**Aim**. Rewrite all of the material below, replacing "snow-covered" with "snowy" everywhere and keeping everything else unchanged. Leave the pictures out of your answer.

(Spatial reasoning question data)

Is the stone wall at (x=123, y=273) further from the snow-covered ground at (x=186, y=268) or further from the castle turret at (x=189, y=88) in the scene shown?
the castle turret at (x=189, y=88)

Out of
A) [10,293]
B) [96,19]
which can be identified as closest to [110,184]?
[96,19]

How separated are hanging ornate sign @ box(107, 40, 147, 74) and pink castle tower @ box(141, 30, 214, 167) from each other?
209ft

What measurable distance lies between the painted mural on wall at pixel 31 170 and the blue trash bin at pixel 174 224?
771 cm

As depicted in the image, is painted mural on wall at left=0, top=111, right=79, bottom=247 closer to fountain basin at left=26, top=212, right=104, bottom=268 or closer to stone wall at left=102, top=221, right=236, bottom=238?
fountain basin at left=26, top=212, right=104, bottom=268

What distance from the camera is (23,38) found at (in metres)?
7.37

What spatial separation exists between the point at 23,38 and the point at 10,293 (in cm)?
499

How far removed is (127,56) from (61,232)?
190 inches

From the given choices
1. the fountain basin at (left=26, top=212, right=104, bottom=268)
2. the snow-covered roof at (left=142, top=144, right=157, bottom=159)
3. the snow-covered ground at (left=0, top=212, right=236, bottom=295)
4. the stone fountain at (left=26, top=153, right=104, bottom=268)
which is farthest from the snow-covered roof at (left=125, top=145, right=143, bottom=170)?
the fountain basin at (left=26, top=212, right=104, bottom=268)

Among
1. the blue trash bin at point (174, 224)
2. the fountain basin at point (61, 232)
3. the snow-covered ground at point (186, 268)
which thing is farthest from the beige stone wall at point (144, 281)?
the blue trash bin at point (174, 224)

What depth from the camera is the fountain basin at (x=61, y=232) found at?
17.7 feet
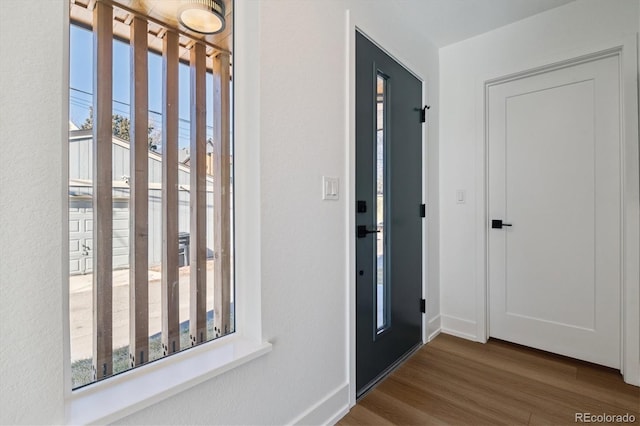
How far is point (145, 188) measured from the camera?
1.09 metres

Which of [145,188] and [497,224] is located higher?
[145,188]

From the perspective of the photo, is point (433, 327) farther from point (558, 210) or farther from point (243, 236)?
point (243, 236)

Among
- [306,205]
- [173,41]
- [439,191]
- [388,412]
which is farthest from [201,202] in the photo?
[439,191]

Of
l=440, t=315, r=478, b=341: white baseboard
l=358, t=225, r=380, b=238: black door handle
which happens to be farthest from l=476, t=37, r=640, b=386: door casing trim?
l=358, t=225, r=380, b=238: black door handle

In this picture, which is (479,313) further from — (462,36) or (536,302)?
(462,36)

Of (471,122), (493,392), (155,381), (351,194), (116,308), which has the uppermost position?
(471,122)

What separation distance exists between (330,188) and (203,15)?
93cm

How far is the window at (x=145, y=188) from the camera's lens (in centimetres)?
97

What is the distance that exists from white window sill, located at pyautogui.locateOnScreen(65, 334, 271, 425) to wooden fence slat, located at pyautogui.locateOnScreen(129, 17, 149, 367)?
8cm

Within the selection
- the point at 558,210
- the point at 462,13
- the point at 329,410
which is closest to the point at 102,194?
the point at 329,410

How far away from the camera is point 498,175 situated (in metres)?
2.49

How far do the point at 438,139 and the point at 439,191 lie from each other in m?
0.46

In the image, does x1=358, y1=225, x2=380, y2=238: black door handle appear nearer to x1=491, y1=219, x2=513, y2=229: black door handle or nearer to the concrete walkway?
the concrete walkway

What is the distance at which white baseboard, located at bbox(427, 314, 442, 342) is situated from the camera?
8.41 feet
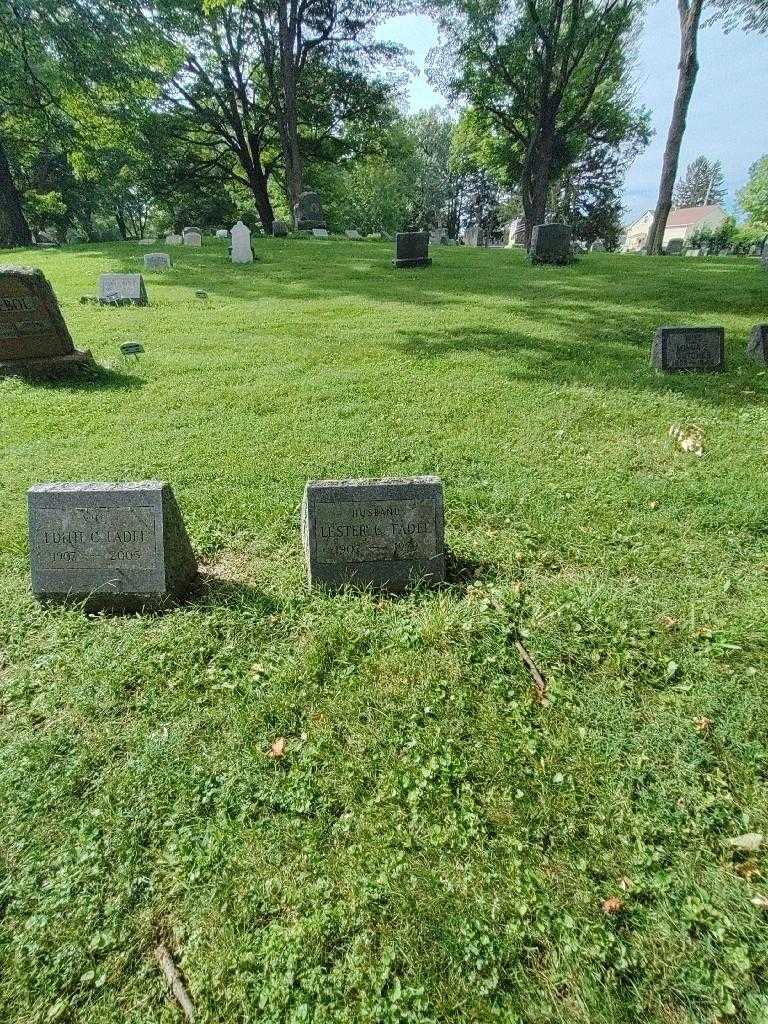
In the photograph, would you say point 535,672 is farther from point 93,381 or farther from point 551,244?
point 551,244

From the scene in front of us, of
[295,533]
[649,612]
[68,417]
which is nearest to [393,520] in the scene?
[295,533]

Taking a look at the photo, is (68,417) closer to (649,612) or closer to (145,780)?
(145,780)

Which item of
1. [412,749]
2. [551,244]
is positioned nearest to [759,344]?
[412,749]

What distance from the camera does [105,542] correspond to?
3.08 metres

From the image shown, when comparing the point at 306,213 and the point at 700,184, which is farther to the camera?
the point at 700,184

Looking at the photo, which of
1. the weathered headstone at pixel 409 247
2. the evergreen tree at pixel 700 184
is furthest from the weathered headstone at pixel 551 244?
the evergreen tree at pixel 700 184

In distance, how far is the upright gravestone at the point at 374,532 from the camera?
10.4 ft

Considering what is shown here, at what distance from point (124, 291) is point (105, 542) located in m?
10.5

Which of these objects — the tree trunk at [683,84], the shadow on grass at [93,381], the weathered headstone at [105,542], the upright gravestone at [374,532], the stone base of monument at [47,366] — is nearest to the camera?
the weathered headstone at [105,542]

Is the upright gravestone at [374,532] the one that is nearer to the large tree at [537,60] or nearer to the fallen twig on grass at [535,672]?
the fallen twig on grass at [535,672]

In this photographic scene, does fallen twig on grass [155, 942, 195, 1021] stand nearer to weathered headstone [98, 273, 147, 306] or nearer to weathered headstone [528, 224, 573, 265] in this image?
weathered headstone [98, 273, 147, 306]

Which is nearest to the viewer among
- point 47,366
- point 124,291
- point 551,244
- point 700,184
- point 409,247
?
point 47,366

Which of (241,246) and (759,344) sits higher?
(241,246)

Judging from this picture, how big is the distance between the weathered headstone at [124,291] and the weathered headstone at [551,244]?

**Exercise result**.
Is the stone wall at (x=123, y=273) further from the snowy ground at (x=186, y=268) or further from the castle turret at (x=189, y=88) in the scene shown?
the castle turret at (x=189, y=88)

Out of
A) [10,293]
B) [96,19]
which can be identified as closest to [110,184]?
[96,19]

How separated are hanging ornate sign @ box(107, 40, 147, 74) and pink castle tower @ box(141, 30, 214, 167) from each other?
209ft

What measurable distance lies between the painted mural on wall at pixel 31 170 and the blue trash bin at pixel 174 224?
771 cm

As depicted in the image, is painted mural on wall at left=0, top=111, right=79, bottom=247 closer to fountain basin at left=26, top=212, right=104, bottom=268 or closer to stone wall at left=102, top=221, right=236, bottom=238?
fountain basin at left=26, top=212, right=104, bottom=268

What distance from the camera is (23,38) found at (in metres)?
7.37

What spatial separation exists between the point at 23,38 and the point at 10,293 (in cm)?
499

How far removed is (127,56) from (61,232)?
190 inches

From the given choices
1. the fountain basin at (left=26, top=212, right=104, bottom=268)
2. the snowy roof at (left=142, top=144, right=157, bottom=159)
3. the snowy ground at (left=0, top=212, right=236, bottom=295)
4. the stone fountain at (left=26, top=153, right=104, bottom=268)
which is farthest from the snowy roof at (left=125, top=145, right=143, bottom=170)?
the fountain basin at (left=26, top=212, right=104, bottom=268)

Among
1. the blue trash bin at point (174, 224)
2. the fountain basin at point (61, 232)
3. the snowy ground at point (186, 268)
which thing is farthest from the beige stone wall at point (144, 281)?
the blue trash bin at point (174, 224)

What depth from the camera is the fountain basin at (x=61, y=232) found at?
17.7 feet
How far is point (145, 188) measured from the camera?
1.09 metres

Which of [145,188] and [497,224] is located higher?
[145,188]

From the perspective of the photo, is point (433, 327) farther from point (558, 210) or farther from point (243, 236)?
point (243, 236)

Among
- [306,205]
- [173,41]
- [439,191]
- [388,412]
which is farthest from [201,202] in the photo?
[439,191]

Of
l=440, t=315, r=478, b=341: white baseboard
l=358, t=225, r=380, b=238: black door handle
which happens to be farthest from l=476, t=37, r=640, b=386: door casing trim?
l=358, t=225, r=380, b=238: black door handle

In this picture, which is (479,313) further from — (462,36) or (536,302)?
(462,36)

Of (471,122), (493,392), (155,381), (351,194), (116,308), which has the uppermost position?
(471,122)

What separation distance exists between (330,188) and (203,15)?
93cm

How far is the window at (x=145, y=188) from the camera's lens (in centimetres)?
97

What is the distance that exists from white window sill, located at pyautogui.locateOnScreen(65, 334, 271, 425) to wooden fence slat, located at pyautogui.locateOnScreen(129, 17, 149, 367)?
8cm

Within the selection
- the point at 558,210
- the point at 462,13
- the point at 329,410
which is closest to the point at 102,194?
the point at 329,410

How far away from the camera is point 498,175 situated (in metres)?
2.49

How far do the point at 438,139 and the point at 439,191 lie from each other in m?
0.46

In the image, does x1=358, y1=225, x2=380, y2=238: black door handle appear nearer to x1=491, y1=219, x2=513, y2=229: black door handle or nearer to the concrete walkway?
the concrete walkway

What is the distance at which white baseboard, located at bbox(427, 314, 442, 342) is situated from the camera?
8.41 feet
In the photograph, would you say point 535,672 is farther from point 93,381 or farther from point 551,244?
point 551,244

From the scene in front of us, of
[295,533]
[649,612]
[68,417]
which is nearest to [393,520] in the scene?
[295,533]

Taking a look at the photo, is (68,417) closer to (649,612) or closer to (145,780)?
(145,780)

Which item of
1. [412,749]
2. [551,244]
is positioned nearest to [759,344]?
[412,749]

What distance from the camera does [105,542] correspond to?
3.08 metres

From the image shown, when comparing the point at 306,213 and the point at 700,184, which is farther to the camera?
the point at 700,184

Looking at the photo, which of
1. the weathered headstone at pixel 409 247
2. the evergreen tree at pixel 700 184
is furthest from the weathered headstone at pixel 551 244?
the evergreen tree at pixel 700 184

In distance, how far is the upright gravestone at the point at 374,532 from the camera?
10.4 ft

Considering what is shown here, at what distance from point (124, 291) is point (105, 542) located in m?
10.5

Which of these objects — the tree trunk at [683,84], the shadow on grass at [93,381], the weathered headstone at [105,542], the upright gravestone at [374,532], the stone base of monument at [47,366] — is nearest to the camera?
the weathered headstone at [105,542]

Is the upright gravestone at [374,532] the one that is nearer to the large tree at [537,60] or nearer to the fallen twig on grass at [535,672]?
the fallen twig on grass at [535,672]

In this photographic scene, does fallen twig on grass [155, 942, 195, 1021] stand nearer to weathered headstone [98, 273, 147, 306] or nearer to weathered headstone [528, 224, 573, 265] in this image?
weathered headstone [98, 273, 147, 306]

Which is nearest to the viewer among
- point 47,366
- point 124,291
- point 551,244
- point 700,184
- point 409,247
?
point 47,366

Which of (241,246) and (759,344) sits higher?
(241,246)

Judging from this picture, how big is the distance between the weathered headstone at [124,291] and the weathered headstone at [551,244]?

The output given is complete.